Inspiration

All three of us are 4th years at the University of Virginia. We have experienced student loan debts to varying degrees over the past 4 years, and have strong feelings about the direction this nation is taking with respect to student loans. We wanted to construct a financial hack specifically using Machine Learning, and found that loan data (not necessarily limited to students) provided an excellent avenue for showcasing ML.

What it does

The Project consists of two parts: (1) The theoretical models are constructed in Jupyter Notebook which perform binary classification on individual loans made out over the past year (2018) by Lending Club. This binary classification classifies a loan as either "the loan will become delinquent at some point" or "the loan will not become delinquent at any point".

Four Models were constructed for this purpose: i. k-Nearest Neighbor ii. Decision Tree iii. Random Forest iv. Gaussian Naive Bayes

Models ii - iv were used in the finished hack. Based on these three models, a majority vote algorithm was used to build a robust loan delinquency classifier.

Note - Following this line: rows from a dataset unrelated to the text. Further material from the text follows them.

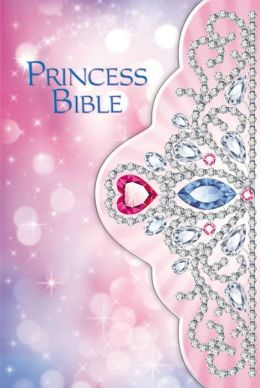 Princess Bible - Tiara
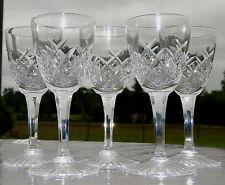 Cristallerie de Lorraine Lemberg - Lot de 5 verres en cristal taillé. H.13,5 cm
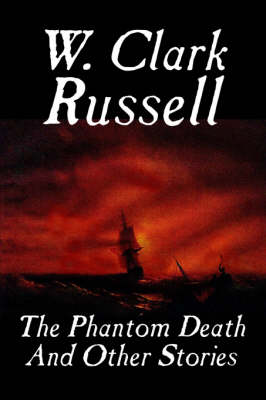 The Phantom Death and Other Stories (Paperback)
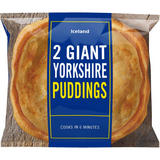 Iceland 2 Giant Yorkshire Puddings 220g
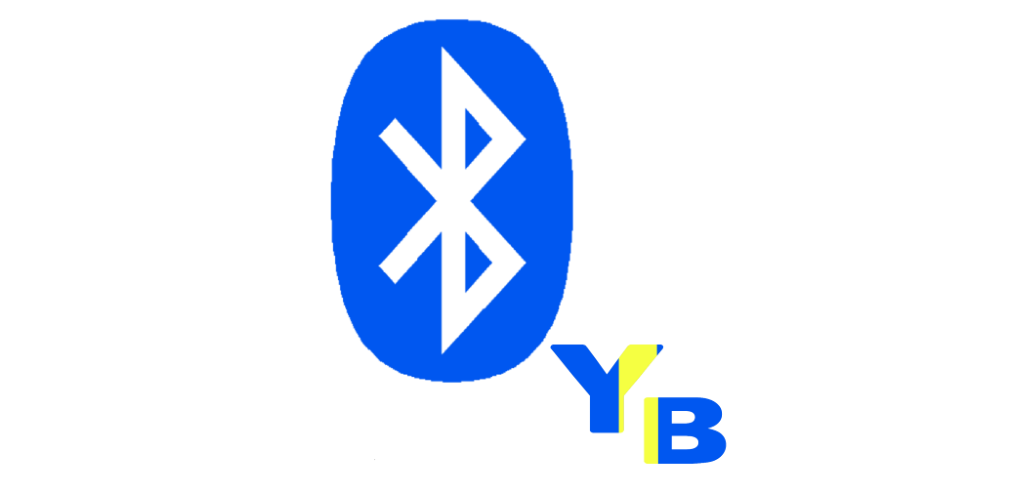 YouBlue Pro - Automatic Bluetooth: Amazon.es: Appstore para ...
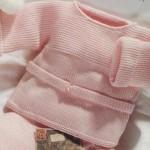 photo tricot modèle tricot débutant pour bébé 3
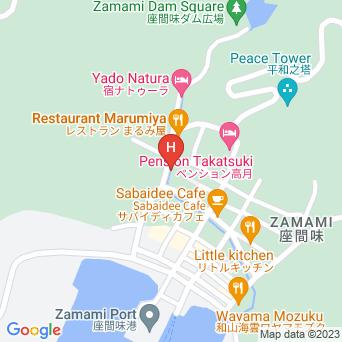 沖縄リゾートの地図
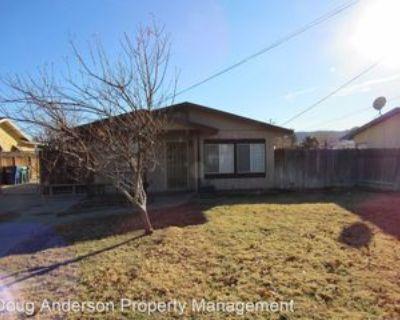 5330 W Avenue L2, Lancaster, CA 93536 3 Bedroom House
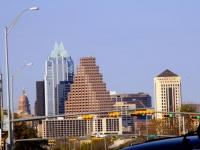 110315_SXSW_Austin_115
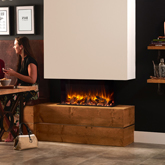 Gazco Skope 70W Electric Fire Blog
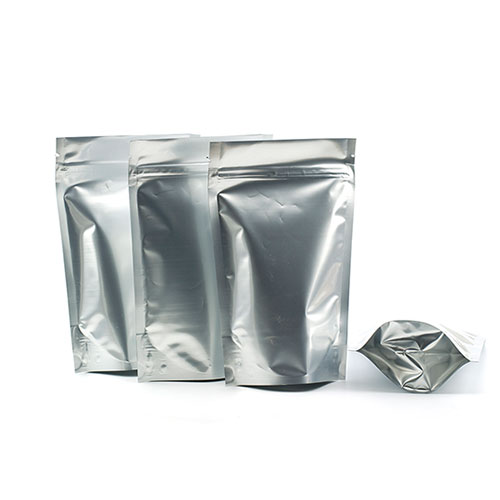 Pharma Packaging Pouches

(2) A Node web application was constructed to visually showcase data analytics and the machine learning models. Performance metrics are shown through this application.

How we built it

Python sklearn for the models, pandas/numpy for the data manipulation, seaborn/matplotlib for exploratory data analysis.

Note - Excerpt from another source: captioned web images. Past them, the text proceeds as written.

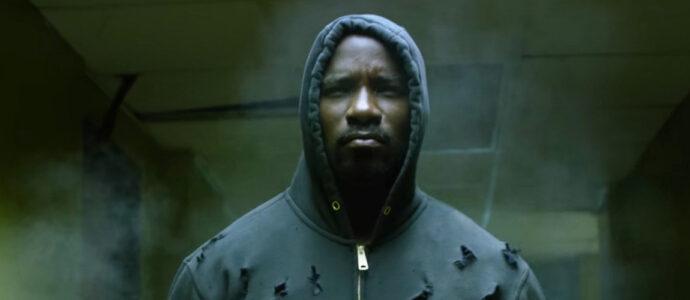 Netflix renouvelle Luke Cage pour une seconde saison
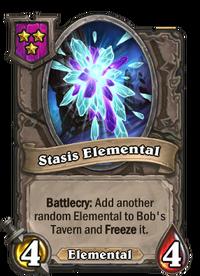 Stasis Elemental(339699).png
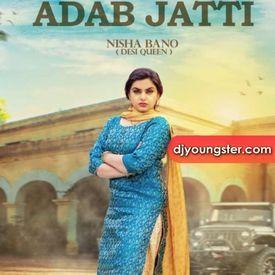 Adab Jatti (DjYoungster.Com)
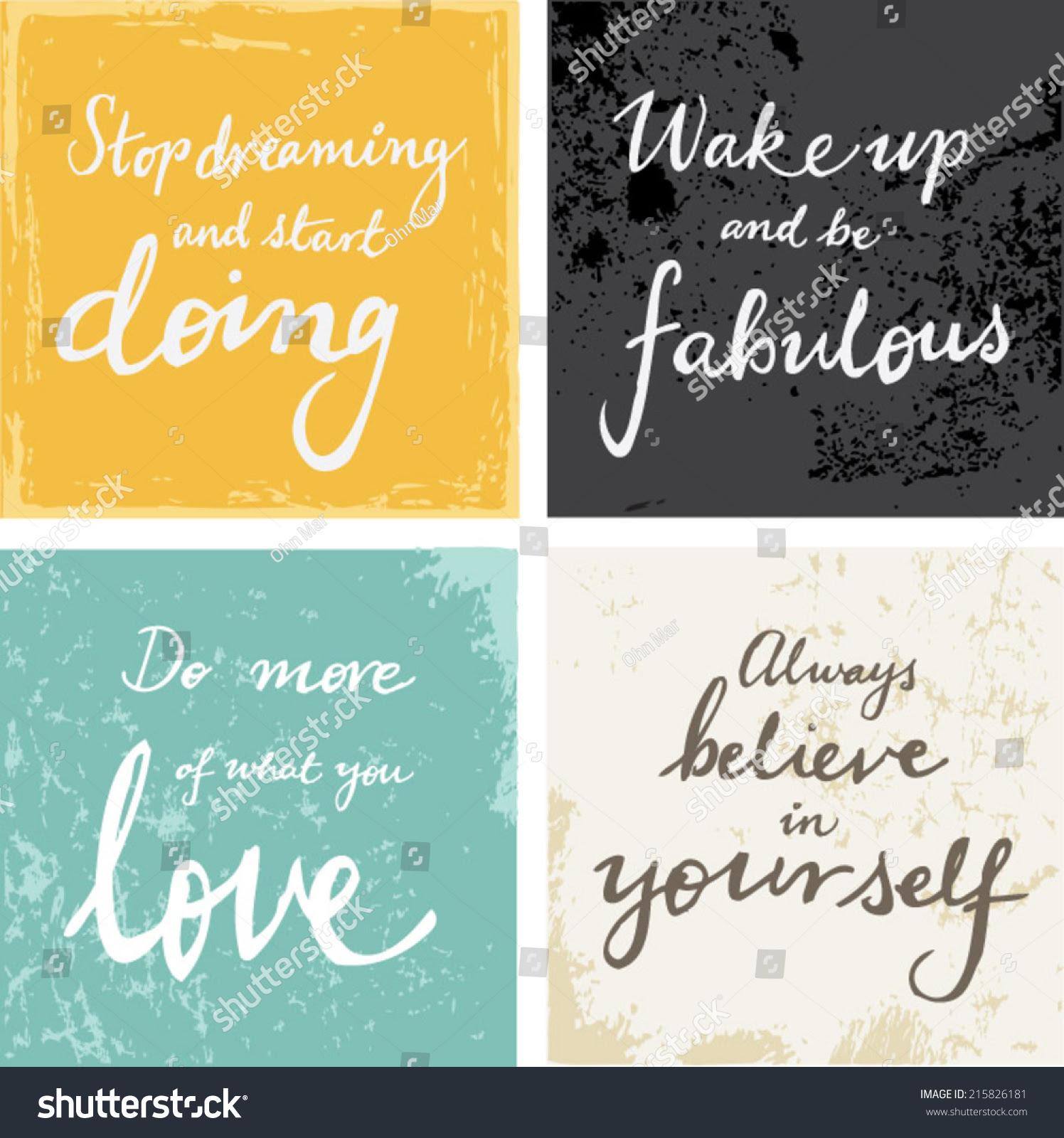Four Word Quotes Love Wwwpicsbudcom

Node.js, Angular, Chart.Js, amMap, and amChart, for the web application

Challenges we ran into

  • Huge amounts of data (over 300MB in some cases) which made it extremely difficult to port between machines, to run in the Jupyter notebooks, and to push up to github.

  • Javascript charts are incredibly tedious to work with, and can take a very long amount of time to look right.

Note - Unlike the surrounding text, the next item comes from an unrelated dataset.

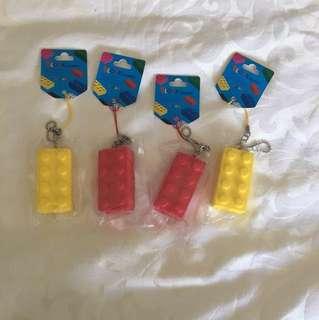 RARE LEGO Squishies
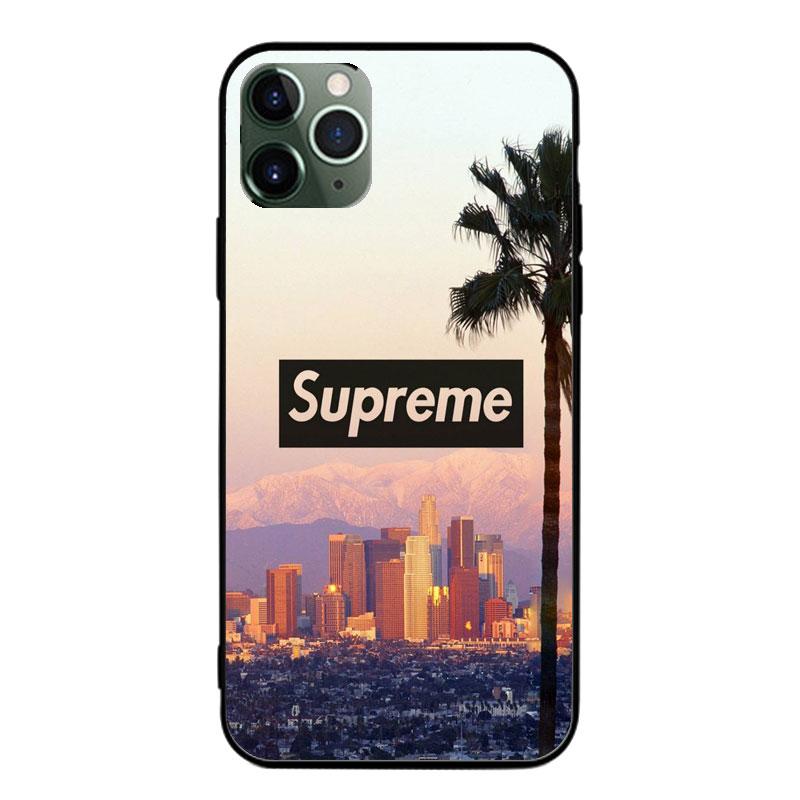 SupremeシュプリームAquos R5Gケースxperia5ii全機種対応 ブランドiphone12mini 都市 桥 カラー 煙柄 ガラス ジャケット型 モノグラム Galaxy S20/a51 女性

  • A number of the ML models were predicting positive class all across the board for all training data, which resulted in a minimization of the loss function but was not useful to us. We had to retrain and tune the models so this would not happen.

Accomplishments that we're proud of

We completed an entire end-to-end machine learning project in less that 24 hours, having gotten rather good results on the models and an impressive looking front-end for demoing.

What we learned

We learned a great deal about MEAN stack development. We had initially planned to use Django for the web application, since python sklearn can easily be ported over to Django. However, we found an awesome template in Node, and decided to go with that even given the fact that we collectively had little experience with Node.

What's next for Loan Admin

To be determined - given more time to work on this project it is certainly foreseeable that a very legitimate idea for a product could come out of it.